Я украл незаметно для горничной одну пунцовую гвоздичку и сунул ее в карман пальто. Постояв, еще раз обвел взором могилу моей любви и тихо вышел… До сих пор цела у меня эта гвоздичка. Я положил ее в свою любимую книгу, и там она засохла и сохранилась…
И теперь всякий раз, когда я хочу вспомнить о том, что и я был счастлив в жизни, я благоговейно раскрываю книгу и тихо целую увядший цветок моей жизни… Иногда при этом катятся из глаз слезы, а иногда я безумно хохочу, как хохочет Мефистофель над любовью, жизнью и смертью человека…
Баба
Бабы провожали мужей на войну. Много их сбилось в город: молодых и старых. Мужикам — некогда, остались работать, зато уволили матерей и жен. Многие бабы с грудными ребятами и с подростками — жены запасных, только что оторванных от земли… За городом, на лугу, против казарм, обосновался бабий лагерь.
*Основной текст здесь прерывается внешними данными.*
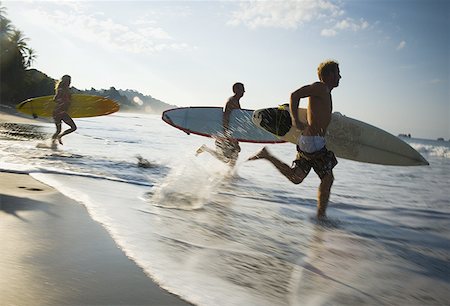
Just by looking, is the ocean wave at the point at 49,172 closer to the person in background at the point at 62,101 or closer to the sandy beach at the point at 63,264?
the sandy beach at the point at 63,264

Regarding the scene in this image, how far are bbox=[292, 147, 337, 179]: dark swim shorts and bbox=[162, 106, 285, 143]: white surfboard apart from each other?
3705mm

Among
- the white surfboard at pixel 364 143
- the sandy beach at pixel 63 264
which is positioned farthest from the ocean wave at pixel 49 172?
the white surfboard at pixel 364 143

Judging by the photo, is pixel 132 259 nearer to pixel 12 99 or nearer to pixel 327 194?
pixel 327 194

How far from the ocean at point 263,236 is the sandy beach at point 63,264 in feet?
0.41

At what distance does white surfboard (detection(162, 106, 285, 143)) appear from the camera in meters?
7.75

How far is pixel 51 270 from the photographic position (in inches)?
72.0

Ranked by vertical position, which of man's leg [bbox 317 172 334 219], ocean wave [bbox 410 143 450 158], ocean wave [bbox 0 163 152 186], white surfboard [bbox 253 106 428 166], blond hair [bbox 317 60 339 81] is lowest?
ocean wave [bbox 0 163 152 186]

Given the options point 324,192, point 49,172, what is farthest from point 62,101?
point 324,192

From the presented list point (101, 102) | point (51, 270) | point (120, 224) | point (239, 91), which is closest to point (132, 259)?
point (51, 270)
Не хочется уйти от казарм — все лишнюю минутку урвешь да хоть издали взглянешь, как «свой», еще бородатый и неуклюжий, марширует, пыля ногами, да и вместе с другими бабами легче горе кажется… Пестрит зеленый луг кумачовыми платками, синими кофтами, разноцветными сарафанами, и визг и ребячий плач не стихает в этом бабьем стану… Старушки охают, бабы плачут, голосят, бранятся, дети бегают, младенцы ревут…
— Вот оно, бабье ополчение! — шутят проезжие, а под сердцем сосет: жалко…
А в длинных двухэтажных корпусах казарм веселый, бодрый гул стоит. Окна все настежь: крик, смех, говор, гармоника, песни… И над всем этим какой-то дикий рев медных духовых инструментов, наигрывающих каждый свое…
— Милай! Где ты там сокрылся? Погляди хоть из окошка на мое горе-горькое!..
— Твой-то запасный, что ли?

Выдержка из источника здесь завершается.